Matt>     /app.py/book?id=123

Matt> What I would rather use is a URL with 123 as the last part of
Matt> the path:

Matt>     /app.py/book/123

Matt> In both cases the book module would process the request.

Matt> The only way I can think of is to use some fairly complex
Matt> mod_rewrite rules (which I prefer to avoid whenever possible)
Matt> which turns book/123 into book?id=123. Does anyone have any
Matt> better idea?

Matt> The reason for all this? It produces search engine friendly
Matt> URLs. Some search engines still crawl pages with request
Matt> parameters.

Matt> A great section for the Wiki would be integrating Albatross with
Matt> Apache and possible IIS if anyone uses it.

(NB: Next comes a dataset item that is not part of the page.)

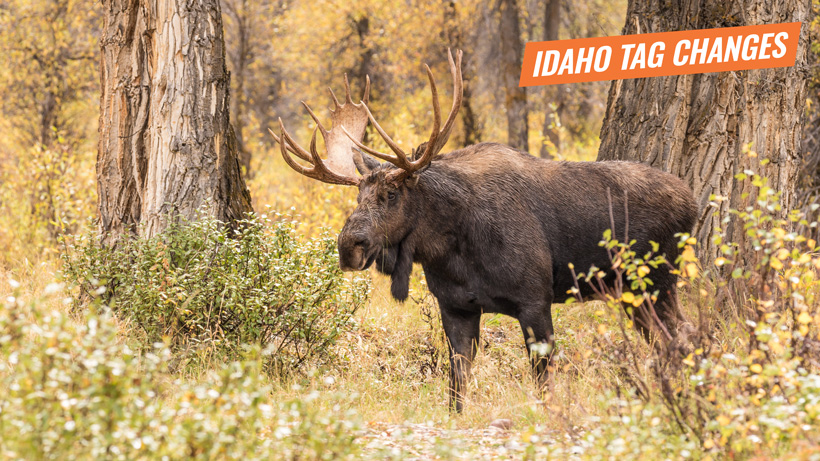 Proposed Idaho moose bighorn sheep and mountain goat tag changes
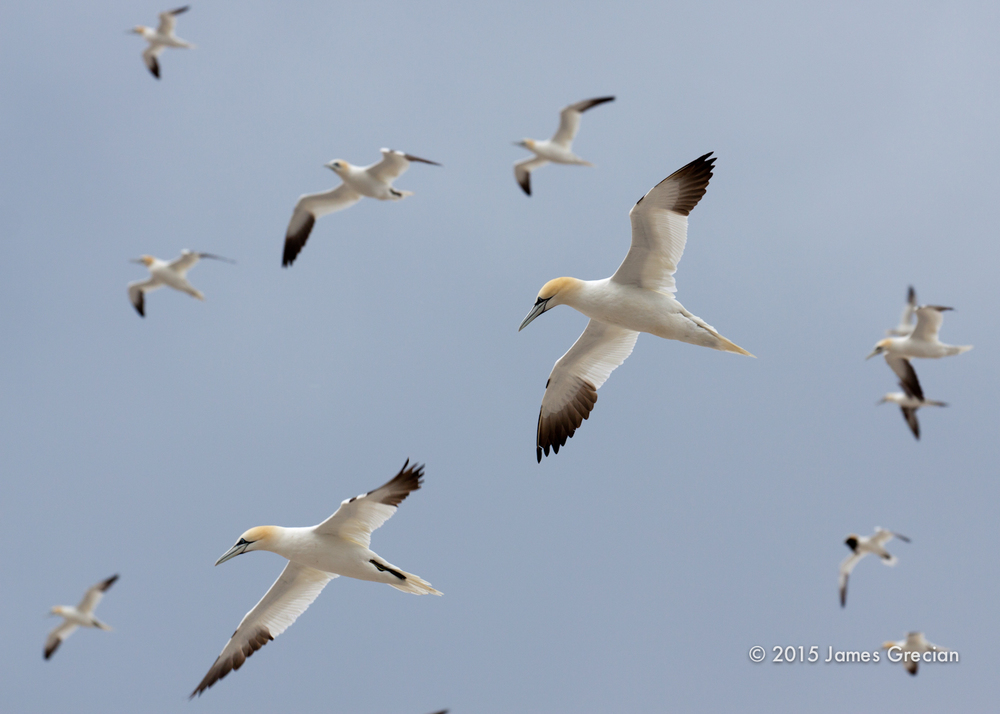 Gannets in flight.jpg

I'll add that to the
Matt> list.

An approach that might make sense is to bounce the URL up to the
application so it can assist in cracking it.  If you look at the
Application.run() method it is the load_page() method that you should
override:

    def run(self, req):
        '''Process a single browser request
        '''
        ctx = None
        try:
            ctx = self.create_context()
            ctx.set_request(req)
            self.load_session(ctx)
            self.load_page(ctx)
            if self.validate_request(ctx):
                self.merge_request(ctx)
                self.process_request(ctx)
            self.display_response(ctx)
            self.save_session(ctx)
            ctx.flush_content()
        except Redirect, e:
            self.save_session(ctx)
            return req.redirect(e.loc)
        except:
            self.handle_exception(ctx, req)
        return req.status()

This is how the current RandomPageModuleMixin class works.  It
provides a load_page() method that pulls apart the URL to locate a
page module.

You might even be able to bend the RandomPageModuleMixin.load_page()
to suit your needs.

Current RandomPageModuleMixin.load_page() method:

    def load_page(self, ctx):
        # Get page name from request URI
        uri = ctx.request.get_uri()
        page = ''
        try:
            base_path = urlparse.urlparse(self.base_url())[2]
            uri_path = urlparse.urlparse(uri)[2]
            page = uri_path.split(base_path, 1)[1]
        except IndexError:
            pass
        if not page:
            ctx.redirect(self.start_page())
        # [snip]

New method(s):

    def load_page(self, ctx):
        # Get page name from request URI
        uri = ctx.request.get_uri()
        page = self.get_page_from_uri(ctx, uri)
        if not page:
            ctx.redirect(self.start_page())
        # [snip]

    def get_page_from_uri(self, ctx, uri):
        try:
            base_path = urlparse.urlparse(self.base_url())[2]
            uri_path = urlparse.urlparse(uri)[2]
            return uri_path.split(base_path, 1)[1]
        except IndexError:
            return None

Then in your application you are free to implement any kind of URI
splitting you like by overriding get_page_from_uri().  All you have to
do is return something that the load_page_module() method (in
PageModuleMixin) can use to load a page module.

Does any of that make sense?

- Dave

-- 
http://www.object-craft.com.au